━━━ Testo proposto

Adesso è ufficiale: Lula potrà candidarsi alle presidenziali del 2022, a cui il paese già guarda con ansia per liberarsi dall’incubo Bolsonaro. A deciderlo è stato, giovedì sera, il Supremo tribunale federale che, in sessione plenaria, ha confermato, con 8 voti contro 3, la decisione con cui il giudice Edson Fachin aveva annullato tutte le condanne per corruzione contro l’ex presidente emesse da Sérgio Moro e dalla sua sostituta Gabriela Hardt nel quadro dell’operazione Lava Jato, non riconoscendo loro la competenza per giudicare i casi in cui Lula era coinvolto.

I TIMORI, ALLA VIGILIA, erano tanti. Perché un conto è lanciare un’offensiva contro un presidente scaricato quasi da tutti, isolato a livello internazionale e persino accusato di genocidio, un altro è consentire a Lula di provare a riconquistare la presidenza con il rischio, concretissimo, di mettere fuori gioco altri possibili candidati con genuine credenziali neoliberiste e accettabili agli occhi del mondo.
I sondaggi, del resto, parlano chiaro: secondo l’ultimo rilevamento dell’Instituto PoderData, in un eventuale ballottaggio tra Lula e Bolsonaro, il leader del Partito dei lavoratori vincerebbe con 18 punti di scarto, 52% contro 34%.

Né esistono dubbi sulla disponibilità dell’ex presidente a tentare la nuova avventura elettorale: «Se fosse necessario – ha detto, e a sinistra ben pochi in Brasile pensano che non lo sia – mi candiderò per vincere le elezioni contro un fascista chiamato Jair Bolsonaro, un genocida, il maggior responsabile del caos della pandemia». E benché abbia evidenziato anche la possibilità di «scegliere qualcun altro che possa rappresentare i settori progressisti del Brasile», c’è da scommettere che si senta già pronto per l’impresa, cominciando dal compito di unire le forze con gli altri partiti, di sinistra, di centro e di destra moderata – praticamente la stessa coalizione che ha sostenuto i suoi governi – interessati a liberarsi dall’attuale presidente.

━━━━━━
━━━ Insieme di dati

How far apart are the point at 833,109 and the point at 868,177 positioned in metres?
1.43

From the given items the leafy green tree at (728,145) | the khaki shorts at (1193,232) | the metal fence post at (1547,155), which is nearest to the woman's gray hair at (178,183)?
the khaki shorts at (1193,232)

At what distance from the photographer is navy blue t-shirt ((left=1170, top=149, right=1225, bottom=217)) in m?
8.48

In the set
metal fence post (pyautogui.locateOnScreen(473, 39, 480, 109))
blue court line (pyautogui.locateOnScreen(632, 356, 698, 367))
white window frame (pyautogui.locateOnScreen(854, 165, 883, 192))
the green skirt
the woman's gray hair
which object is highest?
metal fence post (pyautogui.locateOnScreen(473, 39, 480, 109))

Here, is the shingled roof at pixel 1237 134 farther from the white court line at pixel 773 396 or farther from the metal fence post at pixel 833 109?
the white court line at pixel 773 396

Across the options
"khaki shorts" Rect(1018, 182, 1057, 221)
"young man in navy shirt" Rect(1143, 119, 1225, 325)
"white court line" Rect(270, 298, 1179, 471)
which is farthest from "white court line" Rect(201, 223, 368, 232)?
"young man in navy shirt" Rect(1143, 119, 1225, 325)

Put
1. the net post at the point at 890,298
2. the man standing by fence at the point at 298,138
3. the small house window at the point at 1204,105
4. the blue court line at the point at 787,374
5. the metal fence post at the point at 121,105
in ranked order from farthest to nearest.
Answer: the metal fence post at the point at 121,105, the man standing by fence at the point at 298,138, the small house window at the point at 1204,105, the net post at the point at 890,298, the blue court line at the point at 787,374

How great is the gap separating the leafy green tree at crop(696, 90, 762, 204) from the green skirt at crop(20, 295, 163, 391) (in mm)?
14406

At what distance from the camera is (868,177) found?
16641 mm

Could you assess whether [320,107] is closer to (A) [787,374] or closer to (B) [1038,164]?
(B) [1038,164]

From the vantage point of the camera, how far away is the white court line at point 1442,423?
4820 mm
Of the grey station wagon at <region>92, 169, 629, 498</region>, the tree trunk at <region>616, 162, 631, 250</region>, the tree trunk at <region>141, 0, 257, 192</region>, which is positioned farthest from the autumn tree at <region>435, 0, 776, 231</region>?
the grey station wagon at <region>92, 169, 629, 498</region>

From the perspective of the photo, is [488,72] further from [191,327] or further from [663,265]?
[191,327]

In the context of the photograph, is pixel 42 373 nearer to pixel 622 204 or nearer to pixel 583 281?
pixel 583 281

━━━━━━

**Compito**
Scrivi il seguito dell'articolo sulla candidatura di Lula alle presidenziali brasiliane del 2022, riprendendo subito dopo la sua ultima frase. Il materiale non ha alcun legame con l'articolo su Lula.

**Risposta**
Ma per quanto sia improbabile che le destre abbiano deposto le armi contro Lula – la ricerca di un candidato da opporre tanto a lui quanto a Bolsonaro proseguirà incessante -, è evidente che sbarazzarsi di lui non è al momento considerata una priorità, come indica assai bene il voto della Corte suprema. Tant’è che persino la rivista anti-petista per eccellenza, Veja, è riuscita, per la prima volta dopo chissà quanti anni, a metterlo in copertina senza intenti denigratori.

IN OGNI CASO, LA DECISIONE del Stf è destinata ad allarmare ancor di più un Bolsonaro alle prese con il momento peggiore della sua presidenza, e già messo alle corde dall’apertura della Commissione parlamentare d’inchiesta sulla condotta del suo governo nella gestione della pandemia. Quella “Cpi del genocidio” di cui sono stati già nominati i vertici: un esponente del Centrão, Omar Aziz, come presidente, un acerrimo nemico di Bolsonaro come Randolfe Rodrigues in qualità di vice, e Renan Calheiros, un altro senatore del Centrão ma assai critico con il presidente, come relatore.